Supplied text:
I'm still out here in Japan to cover TGS, and even though this is just my first time in the country, I'm already itching to come back. You only need to walk a few blocks to see video game and anime references everywhere, as Tokyo is constantly alive, with a populace that openly embraces technology.

Naturally, I had to seek out a few popular arcade games that haven't come westward yet, most notably Pokken Tournament, which is currently set for a Wii U worldwide release early next year.

The first thing you'll probably notice about Pokken Tournament is that it doesn't use a traditional arcade stick control method. Instead, the game is tethered to a pad, with two triggers, four face buttons, and a start button. It took a bit of time to get used to, but it's not necessarily unwieldy. This build was the latest one available, which included Luchador Pikachu, a character that was unveiled during the announcement of the Wii U edition.

The way the game works is by way of simple one-on-one bouts, which play out in an open 3D arena. Each screen focuses the camera on that specific player, which is a tad weird at first, as I was constantly looking at another person or CPU's fighter during my first few sessions. Once you pick that concept up it gets rather easy, and you can move about the battleground with ease with the d-pad.

Attacks are actually a lot more in-depth than you'd think. Y and X seem to trigger normal abilities, from combos to launchers, B is the jump button (every character has different physics to deal with, like the floaty Gardevoir), and A is a special attack, similar to the Smash Bros. series. Every single one of these buttons can be modified by press the d-pad in a certain direction, or by jumping. For instance, pressing forward and A may launch a Dragon Ball Z style projectile your opponent's way (leaving you wide open in the process), and a neutral A will fire a smaller, quicker shot. L summons a quick support character (my build had Emolga and Fennekin), and R is used for blocking.

Data:

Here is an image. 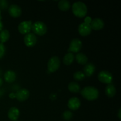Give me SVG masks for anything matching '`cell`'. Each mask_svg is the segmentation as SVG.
<instances>
[{
  "label": "cell",
  "mask_w": 121,
  "mask_h": 121,
  "mask_svg": "<svg viewBox=\"0 0 121 121\" xmlns=\"http://www.w3.org/2000/svg\"><path fill=\"white\" fill-rule=\"evenodd\" d=\"M8 11L10 16L13 18L19 17L21 16V14H22L21 8L18 5L15 4H13L9 6Z\"/></svg>",
  "instance_id": "obj_11"
},
{
  "label": "cell",
  "mask_w": 121,
  "mask_h": 121,
  "mask_svg": "<svg viewBox=\"0 0 121 121\" xmlns=\"http://www.w3.org/2000/svg\"><path fill=\"white\" fill-rule=\"evenodd\" d=\"M96 70L95 66L92 63H87L83 68L84 74L85 76L91 77L94 74Z\"/></svg>",
  "instance_id": "obj_15"
},
{
  "label": "cell",
  "mask_w": 121,
  "mask_h": 121,
  "mask_svg": "<svg viewBox=\"0 0 121 121\" xmlns=\"http://www.w3.org/2000/svg\"><path fill=\"white\" fill-rule=\"evenodd\" d=\"M121 109L120 108L119 109V112H118V118H119V119H120V120H121Z\"/></svg>",
  "instance_id": "obj_29"
},
{
  "label": "cell",
  "mask_w": 121,
  "mask_h": 121,
  "mask_svg": "<svg viewBox=\"0 0 121 121\" xmlns=\"http://www.w3.org/2000/svg\"><path fill=\"white\" fill-rule=\"evenodd\" d=\"M82 47V42L78 39H74L72 40L68 48L69 53H78Z\"/></svg>",
  "instance_id": "obj_6"
},
{
  "label": "cell",
  "mask_w": 121,
  "mask_h": 121,
  "mask_svg": "<svg viewBox=\"0 0 121 121\" xmlns=\"http://www.w3.org/2000/svg\"><path fill=\"white\" fill-rule=\"evenodd\" d=\"M2 84H3V80H2V78H0V87H1V86H2Z\"/></svg>",
  "instance_id": "obj_30"
},
{
  "label": "cell",
  "mask_w": 121,
  "mask_h": 121,
  "mask_svg": "<svg viewBox=\"0 0 121 121\" xmlns=\"http://www.w3.org/2000/svg\"><path fill=\"white\" fill-rule=\"evenodd\" d=\"M60 66V59L57 56H53L48 60L47 63L48 71L50 73H54L59 69Z\"/></svg>",
  "instance_id": "obj_4"
},
{
  "label": "cell",
  "mask_w": 121,
  "mask_h": 121,
  "mask_svg": "<svg viewBox=\"0 0 121 121\" xmlns=\"http://www.w3.org/2000/svg\"><path fill=\"white\" fill-rule=\"evenodd\" d=\"M16 73L13 70H8L5 73L4 80L8 83H13L16 79Z\"/></svg>",
  "instance_id": "obj_16"
},
{
  "label": "cell",
  "mask_w": 121,
  "mask_h": 121,
  "mask_svg": "<svg viewBox=\"0 0 121 121\" xmlns=\"http://www.w3.org/2000/svg\"><path fill=\"white\" fill-rule=\"evenodd\" d=\"M6 48L4 44L0 43V59L4 57V56L5 54Z\"/></svg>",
  "instance_id": "obj_25"
},
{
  "label": "cell",
  "mask_w": 121,
  "mask_h": 121,
  "mask_svg": "<svg viewBox=\"0 0 121 121\" xmlns=\"http://www.w3.org/2000/svg\"><path fill=\"white\" fill-rule=\"evenodd\" d=\"M8 2L5 0H1L0 1V9H2L5 10L8 7Z\"/></svg>",
  "instance_id": "obj_26"
},
{
  "label": "cell",
  "mask_w": 121,
  "mask_h": 121,
  "mask_svg": "<svg viewBox=\"0 0 121 121\" xmlns=\"http://www.w3.org/2000/svg\"><path fill=\"white\" fill-rule=\"evenodd\" d=\"M75 57L76 60L79 64L82 65H85L88 61V58L85 55V54L82 53H79L76 54Z\"/></svg>",
  "instance_id": "obj_18"
},
{
  "label": "cell",
  "mask_w": 121,
  "mask_h": 121,
  "mask_svg": "<svg viewBox=\"0 0 121 121\" xmlns=\"http://www.w3.org/2000/svg\"><path fill=\"white\" fill-rule=\"evenodd\" d=\"M62 117L66 121H69L73 117V113L70 111H66L63 113Z\"/></svg>",
  "instance_id": "obj_24"
},
{
  "label": "cell",
  "mask_w": 121,
  "mask_h": 121,
  "mask_svg": "<svg viewBox=\"0 0 121 121\" xmlns=\"http://www.w3.org/2000/svg\"><path fill=\"white\" fill-rule=\"evenodd\" d=\"M18 121V120H17V121Z\"/></svg>",
  "instance_id": "obj_32"
},
{
  "label": "cell",
  "mask_w": 121,
  "mask_h": 121,
  "mask_svg": "<svg viewBox=\"0 0 121 121\" xmlns=\"http://www.w3.org/2000/svg\"><path fill=\"white\" fill-rule=\"evenodd\" d=\"M82 96L89 101L96 100L99 97V91L93 86H87L83 89L80 92Z\"/></svg>",
  "instance_id": "obj_1"
},
{
  "label": "cell",
  "mask_w": 121,
  "mask_h": 121,
  "mask_svg": "<svg viewBox=\"0 0 121 121\" xmlns=\"http://www.w3.org/2000/svg\"><path fill=\"white\" fill-rule=\"evenodd\" d=\"M68 89L72 93H78L80 92V87L78 83L72 82L68 85Z\"/></svg>",
  "instance_id": "obj_20"
},
{
  "label": "cell",
  "mask_w": 121,
  "mask_h": 121,
  "mask_svg": "<svg viewBox=\"0 0 121 121\" xmlns=\"http://www.w3.org/2000/svg\"><path fill=\"white\" fill-rule=\"evenodd\" d=\"M72 12L77 17L83 18L87 14V8L83 2H76L72 5Z\"/></svg>",
  "instance_id": "obj_2"
},
{
  "label": "cell",
  "mask_w": 121,
  "mask_h": 121,
  "mask_svg": "<svg viewBox=\"0 0 121 121\" xmlns=\"http://www.w3.org/2000/svg\"><path fill=\"white\" fill-rule=\"evenodd\" d=\"M31 21H24L20 22L18 29L19 32L22 34H27L30 33L32 28Z\"/></svg>",
  "instance_id": "obj_7"
},
{
  "label": "cell",
  "mask_w": 121,
  "mask_h": 121,
  "mask_svg": "<svg viewBox=\"0 0 121 121\" xmlns=\"http://www.w3.org/2000/svg\"><path fill=\"white\" fill-rule=\"evenodd\" d=\"M85 77L86 76H85L83 72H80V71H76L73 74V78L76 81H82L85 79Z\"/></svg>",
  "instance_id": "obj_23"
},
{
  "label": "cell",
  "mask_w": 121,
  "mask_h": 121,
  "mask_svg": "<svg viewBox=\"0 0 121 121\" xmlns=\"http://www.w3.org/2000/svg\"><path fill=\"white\" fill-rule=\"evenodd\" d=\"M9 33L7 30H3L0 32V42L4 44L7 42L9 39Z\"/></svg>",
  "instance_id": "obj_22"
},
{
  "label": "cell",
  "mask_w": 121,
  "mask_h": 121,
  "mask_svg": "<svg viewBox=\"0 0 121 121\" xmlns=\"http://www.w3.org/2000/svg\"><path fill=\"white\" fill-rule=\"evenodd\" d=\"M1 9H0V17H1Z\"/></svg>",
  "instance_id": "obj_31"
},
{
  "label": "cell",
  "mask_w": 121,
  "mask_h": 121,
  "mask_svg": "<svg viewBox=\"0 0 121 121\" xmlns=\"http://www.w3.org/2000/svg\"><path fill=\"white\" fill-rule=\"evenodd\" d=\"M90 26H91L92 30L98 31L104 28L105 24H104V21L101 18H96L93 19L91 21V23H90Z\"/></svg>",
  "instance_id": "obj_12"
},
{
  "label": "cell",
  "mask_w": 121,
  "mask_h": 121,
  "mask_svg": "<svg viewBox=\"0 0 121 121\" xmlns=\"http://www.w3.org/2000/svg\"><path fill=\"white\" fill-rule=\"evenodd\" d=\"M81 102L79 98L76 97H73L69 100L67 103V106L72 111H76L80 108Z\"/></svg>",
  "instance_id": "obj_13"
},
{
  "label": "cell",
  "mask_w": 121,
  "mask_h": 121,
  "mask_svg": "<svg viewBox=\"0 0 121 121\" xmlns=\"http://www.w3.org/2000/svg\"><path fill=\"white\" fill-rule=\"evenodd\" d=\"M31 30H33L34 34L42 36L47 33V28L44 22L42 21H37L32 24Z\"/></svg>",
  "instance_id": "obj_3"
},
{
  "label": "cell",
  "mask_w": 121,
  "mask_h": 121,
  "mask_svg": "<svg viewBox=\"0 0 121 121\" xmlns=\"http://www.w3.org/2000/svg\"><path fill=\"white\" fill-rule=\"evenodd\" d=\"M9 97L10 98H11V99H14V98H15V93H10V94H9Z\"/></svg>",
  "instance_id": "obj_28"
},
{
  "label": "cell",
  "mask_w": 121,
  "mask_h": 121,
  "mask_svg": "<svg viewBox=\"0 0 121 121\" xmlns=\"http://www.w3.org/2000/svg\"><path fill=\"white\" fill-rule=\"evenodd\" d=\"M1 18L2 17H0V32L2 30V28H3V23L1 21Z\"/></svg>",
  "instance_id": "obj_27"
},
{
  "label": "cell",
  "mask_w": 121,
  "mask_h": 121,
  "mask_svg": "<svg viewBox=\"0 0 121 121\" xmlns=\"http://www.w3.org/2000/svg\"><path fill=\"white\" fill-rule=\"evenodd\" d=\"M58 8L62 11H67L70 8V3L67 0H61L58 3Z\"/></svg>",
  "instance_id": "obj_19"
},
{
  "label": "cell",
  "mask_w": 121,
  "mask_h": 121,
  "mask_svg": "<svg viewBox=\"0 0 121 121\" xmlns=\"http://www.w3.org/2000/svg\"><path fill=\"white\" fill-rule=\"evenodd\" d=\"M20 116V111L16 107H12L8 110V117L11 121H15L18 120Z\"/></svg>",
  "instance_id": "obj_14"
},
{
  "label": "cell",
  "mask_w": 121,
  "mask_h": 121,
  "mask_svg": "<svg viewBox=\"0 0 121 121\" xmlns=\"http://www.w3.org/2000/svg\"><path fill=\"white\" fill-rule=\"evenodd\" d=\"M74 59V54L72 53H68L63 57V63L66 66H69L73 62Z\"/></svg>",
  "instance_id": "obj_21"
},
{
  "label": "cell",
  "mask_w": 121,
  "mask_h": 121,
  "mask_svg": "<svg viewBox=\"0 0 121 121\" xmlns=\"http://www.w3.org/2000/svg\"><path fill=\"white\" fill-rule=\"evenodd\" d=\"M24 44L27 47H34L37 43V38L34 33H30L26 34L24 39Z\"/></svg>",
  "instance_id": "obj_8"
},
{
  "label": "cell",
  "mask_w": 121,
  "mask_h": 121,
  "mask_svg": "<svg viewBox=\"0 0 121 121\" xmlns=\"http://www.w3.org/2000/svg\"><path fill=\"white\" fill-rule=\"evenodd\" d=\"M117 93L115 87L112 84H109L105 88V93L109 98H113Z\"/></svg>",
  "instance_id": "obj_17"
},
{
  "label": "cell",
  "mask_w": 121,
  "mask_h": 121,
  "mask_svg": "<svg viewBox=\"0 0 121 121\" xmlns=\"http://www.w3.org/2000/svg\"><path fill=\"white\" fill-rule=\"evenodd\" d=\"M98 80L100 82L105 84H111L113 80L112 74L109 71L102 70L100 71L98 76Z\"/></svg>",
  "instance_id": "obj_5"
},
{
  "label": "cell",
  "mask_w": 121,
  "mask_h": 121,
  "mask_svg": "<svg viewBox=\"0 0 121 121\" xmlns=\"http://www.w3.org/2000/svg\"><path fill=\"white\" fill-rule=\"evenodd\" d=\"M15 98L20 102L26 101L30 96V92L26 89H21L15 93Z\"/></svg>",
  "instance_id": "obj_10"
},
{
  "label": "cell",
  "mask_w": 121,
  "mask_h": 121,
  "mask_svg": "<svg viewBox=\"0 0 121 121\" xmlns=\"http://www.w3.org/2000/svg\"><path fill=\"white\" fill-rule=\"evenodd\" d=\"M78 31L82 36L85 37L89 35L92 31V28L90 26V24L85 22L81 23L78 27Z\"/></svg>",
  "instance_id": "obj_9"
}]
</instances>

Directives:
[a] In the Pokken Tournament preview, which button is used for blocking?
[b] Reproduce the Pokken Tournament preview from "Attacks are actually" up to and including "used for blocking.".
[c] Carry on the Pokken Tournament preview from the point where it stops.

Task-by-task outputs:
[a] R

[b]
Attacks are actually a lot more in-depth than you'd think. Y and X seem to trigger normal abilities, from combos to launchers, B is the jump button (every character has different physics to deal with, like the floaty Gardevoir), and A is a special attack, similar to the Smash Bros. series. Every single one of these buttons can be modified by press the d-pad in a certain direction, or by jumping. For instance, pressing forward and A may launch a Dragon Ball Z style projectile your opponent's way (leaving you wide open in the process), and a neutral A will fire a smaller, quicker shot. L summons a quick support character (my build had Emolga and Fennekin), and R is used for blocking.

[c]
I spent over an hour with the game during my first session, and I was surprised how different every character was. Sure, the way abilities are executed are all the same (directional commands), but there's so much nuance to each Pokemon it's crazy. As I mentioned before, Gardevoir has a completely different feel than say, Luchador Pikachu, who even feels slightly unique compared to vanilla Pikachu (mostly through wrestling-style grappling moves).

Having played some of my sessions with our own Steven Hansen, we both agreed that Pokken was deeper than we initially suspected it would be. There's a number of different counters to everything, and during some particularly heated sessions during my time with other Japanese residents, I saw some fierce utilization of tactics employed in other fighting games -- like wake-up game and cross-ups.

If you happen to be in Japan and want to play Pokken Tournament, each session will run you 100 yen (slightly less than $1 US) in arcades, and Bandai Namco sells a card called a "Banapassport" for 300 yen that allows you to save your progress after each session. Your money will go a long way, as I played 45 minutes once off of one credit, beating challenger after challenger, and even a direct versus game between two cabinets can last up to five minutes. Of course, you could also just wait for the Wii U version next year.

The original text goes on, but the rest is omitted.